Plusieurs membres du gouvernement ont rendu hommage à Claude Dilain par voie de communiqué. L'exercice, qui est d'une grande banalité pour un ministère, semble cette fois vraiment sincère.
Manuel Valls évoque ainsi un "homme de dialogue, élu de terrain, médecin, proche des gens". "Il connaissait parfaitement les difficultés de sa ville, et il avait la force et le courage des hommes de convictions", rappelle le Premier ministre qui "perd un ami". "C'était un homme d'une qualité humaine exceptionnelle", ajoute-t-il.

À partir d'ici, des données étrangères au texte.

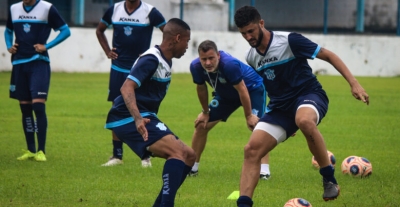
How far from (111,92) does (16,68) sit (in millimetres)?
1404

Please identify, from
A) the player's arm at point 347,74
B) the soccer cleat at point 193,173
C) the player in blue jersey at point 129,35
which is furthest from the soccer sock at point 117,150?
the player's arm at point 347,74

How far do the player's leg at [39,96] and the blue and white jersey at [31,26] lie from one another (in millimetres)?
171

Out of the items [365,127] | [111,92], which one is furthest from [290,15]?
[111,92]

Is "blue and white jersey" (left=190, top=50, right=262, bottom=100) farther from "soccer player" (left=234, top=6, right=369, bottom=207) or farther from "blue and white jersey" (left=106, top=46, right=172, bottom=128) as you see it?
"blue and white jersey" (left=106, top=46, right=172, bottom=128)

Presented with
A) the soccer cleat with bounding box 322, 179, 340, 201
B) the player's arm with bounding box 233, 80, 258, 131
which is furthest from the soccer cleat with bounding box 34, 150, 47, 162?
the soccer cleat with bounding box 322, 179, 340, 201

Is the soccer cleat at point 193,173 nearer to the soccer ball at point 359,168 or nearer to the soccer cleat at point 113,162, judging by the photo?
the soccer cleat at point 113,162

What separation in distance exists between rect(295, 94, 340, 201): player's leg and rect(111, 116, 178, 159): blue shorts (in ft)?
4.04

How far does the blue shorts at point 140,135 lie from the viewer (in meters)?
6.95

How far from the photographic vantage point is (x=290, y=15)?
33.8m

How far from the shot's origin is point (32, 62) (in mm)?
10859

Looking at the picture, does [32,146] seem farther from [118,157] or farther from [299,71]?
[299,71]

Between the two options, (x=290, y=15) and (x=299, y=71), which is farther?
(x=290, y=15)

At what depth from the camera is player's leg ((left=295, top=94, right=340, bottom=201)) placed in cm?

Patrick Kanner, ministre de la Ville, confirme que "son combat est plus que jamais d'actualité".
L'hommage de Marylise Lebranchu est un éloge à un "élu remarquable, défenseur infatigable des quartiers dits 'difficiles' et de leurs habitants". La ministre de la Décentralisation et de la Fonction publique salue son choix de vivre et de travailler à Clichy-sous-Bois en tant que pédiatre. "Il connaissait ainsi mieux que quiconque les injustices qui, dès l'enfance, biaisent les trajectoires de vie selon que l'on naît dans une ville ou dans une autre. Fils d'ouvriers devenu médecin, il avait lui-même su franchir un certain nombre d'obstacles sans jamais oublier ses racines."

"La honte d'être le représentant impuissant de la République française"

Marylise Lebranchu rappelle également qu'il "mettait un point d'honneur à contredire tous les clichés sur la prétendue mauvaise gestion financière des villes en difficulté. En 2006, suite à une stratégie efficace de désendettement, il avait obtenu la note A1 d'une agence de notation, et avait expliqué : 'On a voulu démontrer qu'on peut être une ville pauvre et de pauvres et être très bien gérée'".
Marylise Lebranchu fait également référence à une tribune publiée en 2010 dans les colonnes du Monde dans laquelle Claude Dilain avait dit sa "honte d'être le représentant impuissant de la République française" pour dénoncer le manque de volonté politique à rénover les quartiers prioritaires de la politique de la ville. Elle assure pour sa part qu'"elle mettra tout en œuvre pour agir en faveur des territoires délaissés de la République et faire en sorte qu'aucun élu tel que lui n'ait à avoir honte".
Le comité interministériel sur l'égalité et la citoyenneté se réunira vendredi 6 mars.